Macbook Pro 17inch "Number Two" (aka The Current Machine)
This was bought when the guy at the Apple Store pissed me off by getting righteous about my optical/disk modifications of "Number One" and wouldn't give me a repair estimate and was going to leave me without a computer for days or weeks. So I bit the bullet and bought backup/new primary hardware, and I'm still using it. This one has the 3GB RAM limit, but the Core 2 Duo, and the matte screen (since I found the glossy screen difficult to use sitting in sunlight outside, on the deck or sitting on the beach -- life's rough, huh?). This is currently my daily machine both at GridNetworks and for academic use, and it's pushed to the hilt. Disk is nearly full, RAM is almost always short, but it works well and I'd be lost without it (hence the "backup" laptop).
Macbook Air
I bought the Macbook Air simply because I couldn't stop myself. Steve Jobs was still on stage during the keynote, and I found myself filling out the form on the Apple Store.

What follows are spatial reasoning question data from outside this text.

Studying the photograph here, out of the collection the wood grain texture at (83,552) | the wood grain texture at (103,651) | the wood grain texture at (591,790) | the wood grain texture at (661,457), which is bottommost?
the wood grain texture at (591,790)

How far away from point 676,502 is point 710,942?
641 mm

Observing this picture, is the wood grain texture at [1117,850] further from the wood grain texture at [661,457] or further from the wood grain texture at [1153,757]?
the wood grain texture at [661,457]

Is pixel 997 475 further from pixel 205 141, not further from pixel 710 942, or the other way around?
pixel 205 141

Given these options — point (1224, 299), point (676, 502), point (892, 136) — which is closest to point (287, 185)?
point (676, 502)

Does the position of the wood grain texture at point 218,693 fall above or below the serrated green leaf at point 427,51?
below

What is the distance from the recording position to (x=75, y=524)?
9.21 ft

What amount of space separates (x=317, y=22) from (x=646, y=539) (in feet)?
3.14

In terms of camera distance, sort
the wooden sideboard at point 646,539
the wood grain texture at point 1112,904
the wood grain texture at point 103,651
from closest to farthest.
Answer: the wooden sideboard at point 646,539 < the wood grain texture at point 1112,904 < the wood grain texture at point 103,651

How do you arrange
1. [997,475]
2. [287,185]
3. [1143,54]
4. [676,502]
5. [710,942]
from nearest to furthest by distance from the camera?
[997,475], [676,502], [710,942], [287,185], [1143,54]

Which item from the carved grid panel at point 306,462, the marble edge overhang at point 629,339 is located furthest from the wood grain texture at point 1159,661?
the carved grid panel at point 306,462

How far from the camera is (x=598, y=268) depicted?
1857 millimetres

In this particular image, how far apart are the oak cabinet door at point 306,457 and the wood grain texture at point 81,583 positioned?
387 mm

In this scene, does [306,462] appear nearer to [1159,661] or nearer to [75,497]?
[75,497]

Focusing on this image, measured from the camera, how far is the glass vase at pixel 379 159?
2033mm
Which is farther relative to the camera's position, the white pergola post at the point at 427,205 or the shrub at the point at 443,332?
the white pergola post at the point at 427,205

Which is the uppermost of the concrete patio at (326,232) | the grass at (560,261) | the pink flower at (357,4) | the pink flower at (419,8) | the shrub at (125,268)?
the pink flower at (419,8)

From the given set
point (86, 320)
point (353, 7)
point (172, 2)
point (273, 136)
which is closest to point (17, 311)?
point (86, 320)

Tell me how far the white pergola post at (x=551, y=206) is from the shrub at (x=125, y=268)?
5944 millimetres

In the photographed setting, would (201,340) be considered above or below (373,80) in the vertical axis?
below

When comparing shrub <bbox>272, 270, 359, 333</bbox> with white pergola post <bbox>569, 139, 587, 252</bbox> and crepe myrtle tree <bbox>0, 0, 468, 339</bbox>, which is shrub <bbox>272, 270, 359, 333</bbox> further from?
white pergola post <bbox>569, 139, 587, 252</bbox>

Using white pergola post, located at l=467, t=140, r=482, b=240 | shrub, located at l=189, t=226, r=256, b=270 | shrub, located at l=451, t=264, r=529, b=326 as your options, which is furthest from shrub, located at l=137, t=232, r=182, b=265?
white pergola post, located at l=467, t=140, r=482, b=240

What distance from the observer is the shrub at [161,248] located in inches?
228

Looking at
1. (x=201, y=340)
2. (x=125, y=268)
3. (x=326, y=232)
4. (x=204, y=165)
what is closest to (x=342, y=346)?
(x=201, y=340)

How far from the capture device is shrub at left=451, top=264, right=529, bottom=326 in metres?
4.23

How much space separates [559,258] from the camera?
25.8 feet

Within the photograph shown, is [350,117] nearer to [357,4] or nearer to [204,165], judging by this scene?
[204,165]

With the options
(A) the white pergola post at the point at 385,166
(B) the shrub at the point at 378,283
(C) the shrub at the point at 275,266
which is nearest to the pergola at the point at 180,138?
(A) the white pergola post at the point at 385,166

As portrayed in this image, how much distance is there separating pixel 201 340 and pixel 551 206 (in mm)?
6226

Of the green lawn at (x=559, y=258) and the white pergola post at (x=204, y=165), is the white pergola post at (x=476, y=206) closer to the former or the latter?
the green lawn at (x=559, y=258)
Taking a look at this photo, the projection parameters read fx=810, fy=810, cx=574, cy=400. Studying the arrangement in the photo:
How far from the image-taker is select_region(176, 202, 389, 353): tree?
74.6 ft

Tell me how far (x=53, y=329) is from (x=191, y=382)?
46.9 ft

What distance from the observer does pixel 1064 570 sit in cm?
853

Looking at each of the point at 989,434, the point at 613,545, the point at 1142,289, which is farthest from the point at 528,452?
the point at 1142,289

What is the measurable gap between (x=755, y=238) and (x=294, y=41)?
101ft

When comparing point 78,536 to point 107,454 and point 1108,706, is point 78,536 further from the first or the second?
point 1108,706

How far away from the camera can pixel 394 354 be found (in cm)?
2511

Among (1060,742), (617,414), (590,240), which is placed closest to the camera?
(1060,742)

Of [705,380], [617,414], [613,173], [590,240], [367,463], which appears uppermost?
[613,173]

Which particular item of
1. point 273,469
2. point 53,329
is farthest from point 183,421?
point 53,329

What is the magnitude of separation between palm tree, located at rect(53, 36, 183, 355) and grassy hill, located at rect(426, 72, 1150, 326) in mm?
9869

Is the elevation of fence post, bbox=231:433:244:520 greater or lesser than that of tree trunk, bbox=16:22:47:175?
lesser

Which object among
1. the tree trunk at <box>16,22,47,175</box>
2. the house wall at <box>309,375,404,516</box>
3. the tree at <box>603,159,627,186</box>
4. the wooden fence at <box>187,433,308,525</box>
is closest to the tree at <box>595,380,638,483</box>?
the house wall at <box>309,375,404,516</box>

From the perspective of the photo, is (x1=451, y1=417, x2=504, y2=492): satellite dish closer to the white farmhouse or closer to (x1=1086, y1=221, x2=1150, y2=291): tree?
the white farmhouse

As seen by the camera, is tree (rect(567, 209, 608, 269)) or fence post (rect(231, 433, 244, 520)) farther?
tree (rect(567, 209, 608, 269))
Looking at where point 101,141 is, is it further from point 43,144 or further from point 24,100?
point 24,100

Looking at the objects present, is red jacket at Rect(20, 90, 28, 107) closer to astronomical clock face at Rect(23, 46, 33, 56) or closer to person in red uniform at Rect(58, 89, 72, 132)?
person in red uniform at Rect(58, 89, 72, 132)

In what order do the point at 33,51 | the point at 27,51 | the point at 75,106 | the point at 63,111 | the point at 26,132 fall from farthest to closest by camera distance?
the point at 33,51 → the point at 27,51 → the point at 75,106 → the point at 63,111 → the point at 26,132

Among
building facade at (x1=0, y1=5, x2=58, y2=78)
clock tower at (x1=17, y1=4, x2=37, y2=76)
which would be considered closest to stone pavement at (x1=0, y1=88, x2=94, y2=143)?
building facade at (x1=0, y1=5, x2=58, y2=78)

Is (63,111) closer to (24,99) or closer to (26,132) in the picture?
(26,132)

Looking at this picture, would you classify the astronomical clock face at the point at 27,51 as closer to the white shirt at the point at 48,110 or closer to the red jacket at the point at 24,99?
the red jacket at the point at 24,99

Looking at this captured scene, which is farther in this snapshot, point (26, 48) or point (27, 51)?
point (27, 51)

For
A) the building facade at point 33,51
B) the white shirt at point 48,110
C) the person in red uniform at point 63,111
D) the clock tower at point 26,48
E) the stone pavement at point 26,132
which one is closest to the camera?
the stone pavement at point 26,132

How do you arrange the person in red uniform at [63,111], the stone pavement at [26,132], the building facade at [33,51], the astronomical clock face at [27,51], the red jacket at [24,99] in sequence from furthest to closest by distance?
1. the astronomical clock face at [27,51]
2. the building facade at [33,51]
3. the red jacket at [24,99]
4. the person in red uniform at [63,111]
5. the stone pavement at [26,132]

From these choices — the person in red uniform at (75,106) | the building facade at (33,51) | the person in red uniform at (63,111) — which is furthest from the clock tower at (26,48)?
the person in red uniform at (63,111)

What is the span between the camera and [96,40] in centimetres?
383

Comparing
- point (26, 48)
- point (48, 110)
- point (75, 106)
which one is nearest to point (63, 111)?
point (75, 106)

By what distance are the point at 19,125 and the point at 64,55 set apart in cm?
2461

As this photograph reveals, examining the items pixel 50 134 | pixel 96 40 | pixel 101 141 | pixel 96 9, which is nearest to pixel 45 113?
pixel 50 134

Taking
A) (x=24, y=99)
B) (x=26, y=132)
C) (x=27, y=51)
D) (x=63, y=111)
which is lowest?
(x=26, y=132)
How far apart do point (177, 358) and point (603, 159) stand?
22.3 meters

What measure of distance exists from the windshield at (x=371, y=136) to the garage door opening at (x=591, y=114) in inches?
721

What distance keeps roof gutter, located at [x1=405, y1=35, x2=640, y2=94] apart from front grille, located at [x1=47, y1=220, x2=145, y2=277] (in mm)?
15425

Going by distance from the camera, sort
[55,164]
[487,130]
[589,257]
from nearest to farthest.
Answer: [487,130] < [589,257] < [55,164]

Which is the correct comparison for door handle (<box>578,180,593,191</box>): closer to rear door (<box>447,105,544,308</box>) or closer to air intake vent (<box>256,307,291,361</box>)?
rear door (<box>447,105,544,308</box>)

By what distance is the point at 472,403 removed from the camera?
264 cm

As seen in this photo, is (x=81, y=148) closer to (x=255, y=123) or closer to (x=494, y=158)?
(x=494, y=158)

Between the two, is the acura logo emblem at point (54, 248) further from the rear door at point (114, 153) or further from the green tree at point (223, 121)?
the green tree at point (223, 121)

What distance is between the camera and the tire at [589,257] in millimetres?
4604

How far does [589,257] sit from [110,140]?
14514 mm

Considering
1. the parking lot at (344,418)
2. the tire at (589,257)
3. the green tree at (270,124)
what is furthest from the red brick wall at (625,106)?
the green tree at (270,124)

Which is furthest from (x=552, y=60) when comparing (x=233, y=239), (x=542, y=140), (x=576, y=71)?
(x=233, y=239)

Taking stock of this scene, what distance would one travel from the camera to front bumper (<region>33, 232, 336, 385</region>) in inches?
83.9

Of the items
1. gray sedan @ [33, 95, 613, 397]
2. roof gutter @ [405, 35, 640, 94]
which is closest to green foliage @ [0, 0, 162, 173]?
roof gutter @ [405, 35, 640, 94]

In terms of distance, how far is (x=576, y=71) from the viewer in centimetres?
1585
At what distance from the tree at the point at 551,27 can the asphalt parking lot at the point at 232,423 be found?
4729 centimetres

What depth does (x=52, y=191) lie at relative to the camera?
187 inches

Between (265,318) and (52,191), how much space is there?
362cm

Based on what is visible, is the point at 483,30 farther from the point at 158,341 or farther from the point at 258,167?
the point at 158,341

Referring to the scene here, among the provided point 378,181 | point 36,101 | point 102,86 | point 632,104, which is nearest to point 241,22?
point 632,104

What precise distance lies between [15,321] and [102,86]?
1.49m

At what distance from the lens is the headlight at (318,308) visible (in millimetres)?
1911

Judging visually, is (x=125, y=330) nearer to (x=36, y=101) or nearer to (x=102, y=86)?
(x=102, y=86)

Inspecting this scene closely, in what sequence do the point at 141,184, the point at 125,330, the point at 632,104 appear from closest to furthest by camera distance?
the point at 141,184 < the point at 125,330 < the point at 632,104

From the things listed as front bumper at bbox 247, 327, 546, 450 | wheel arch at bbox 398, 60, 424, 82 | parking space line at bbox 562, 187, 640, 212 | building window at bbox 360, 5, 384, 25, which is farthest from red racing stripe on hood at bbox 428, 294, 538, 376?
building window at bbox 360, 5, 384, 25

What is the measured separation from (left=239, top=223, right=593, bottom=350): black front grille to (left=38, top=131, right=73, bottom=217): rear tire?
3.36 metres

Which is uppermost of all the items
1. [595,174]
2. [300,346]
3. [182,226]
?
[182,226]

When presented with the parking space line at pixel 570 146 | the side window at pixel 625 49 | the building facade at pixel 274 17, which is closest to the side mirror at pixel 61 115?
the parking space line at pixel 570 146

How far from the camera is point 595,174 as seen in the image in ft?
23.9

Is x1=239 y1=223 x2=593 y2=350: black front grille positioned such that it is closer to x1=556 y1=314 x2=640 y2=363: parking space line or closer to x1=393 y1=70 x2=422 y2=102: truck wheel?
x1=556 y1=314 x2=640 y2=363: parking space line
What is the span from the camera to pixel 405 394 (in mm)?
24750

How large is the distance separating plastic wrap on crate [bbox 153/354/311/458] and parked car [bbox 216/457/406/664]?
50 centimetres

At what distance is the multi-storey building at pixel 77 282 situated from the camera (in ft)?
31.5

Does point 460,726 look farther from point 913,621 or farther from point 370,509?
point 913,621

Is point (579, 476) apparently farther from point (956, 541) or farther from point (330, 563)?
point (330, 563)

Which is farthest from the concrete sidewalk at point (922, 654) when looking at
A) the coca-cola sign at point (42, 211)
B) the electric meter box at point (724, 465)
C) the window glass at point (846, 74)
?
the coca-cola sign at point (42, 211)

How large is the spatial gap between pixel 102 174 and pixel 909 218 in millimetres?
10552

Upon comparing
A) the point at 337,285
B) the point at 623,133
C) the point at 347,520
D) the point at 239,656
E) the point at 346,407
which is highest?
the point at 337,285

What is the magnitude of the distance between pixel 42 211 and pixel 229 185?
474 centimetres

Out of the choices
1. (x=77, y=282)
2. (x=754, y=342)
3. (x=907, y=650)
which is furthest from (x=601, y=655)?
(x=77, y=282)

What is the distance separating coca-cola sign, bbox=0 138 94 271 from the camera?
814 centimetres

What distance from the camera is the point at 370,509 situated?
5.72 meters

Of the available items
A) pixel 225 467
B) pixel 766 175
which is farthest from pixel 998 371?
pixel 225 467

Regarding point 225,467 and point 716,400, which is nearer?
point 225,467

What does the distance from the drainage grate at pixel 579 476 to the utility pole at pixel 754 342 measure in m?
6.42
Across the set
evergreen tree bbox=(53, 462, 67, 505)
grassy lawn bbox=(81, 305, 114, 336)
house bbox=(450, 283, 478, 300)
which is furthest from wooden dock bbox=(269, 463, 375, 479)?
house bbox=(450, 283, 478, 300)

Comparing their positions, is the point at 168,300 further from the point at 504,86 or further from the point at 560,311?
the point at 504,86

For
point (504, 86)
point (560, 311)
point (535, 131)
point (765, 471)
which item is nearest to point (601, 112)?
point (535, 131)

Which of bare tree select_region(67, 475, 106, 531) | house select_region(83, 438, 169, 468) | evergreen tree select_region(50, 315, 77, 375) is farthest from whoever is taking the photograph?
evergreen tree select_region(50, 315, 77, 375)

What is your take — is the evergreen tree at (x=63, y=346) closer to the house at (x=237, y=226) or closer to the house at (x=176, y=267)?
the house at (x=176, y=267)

It was hypnotic, and I still am not sure how it happened. The Air is my "couch" laptop, so I can leave the 17inch on the desk playing music, etc, and have something portable and small on my lap for "light" work, Wikipedia reading, writing, email, etc. Plus it's fun to take to meetings. For the first 10 days I really did carry it in a manila envelope because they hadn't shipped anything that fit it yet.
Mac Mini
Oh, I almost forgot the Mac Mini. The Mini is my stereo, under the kitchen island at the house, connected to the monitor that swivels over the island. I keep zero files or software on it, it's pretty much a stock Leopard load, and its job is to pull iTunes off the Infrant NAS storage server and let me read email and browse the web while downstairs. And keep friends entertained with YouTube and FunnyOrDie while we're cooking.
Dell Dimension 9200
And I nearly forgot the simulation workhorse. I bought a fairly cheap Dell desktop, the Dimension 9200 with decent graphics card, 2GB RAM, and the Core 2 Duo, in fall of 2006 or so. I think. I use it as a Linux box in the office at home, on which I do development, and run simulations in batch mode for research purposes. A good deal, all things considered.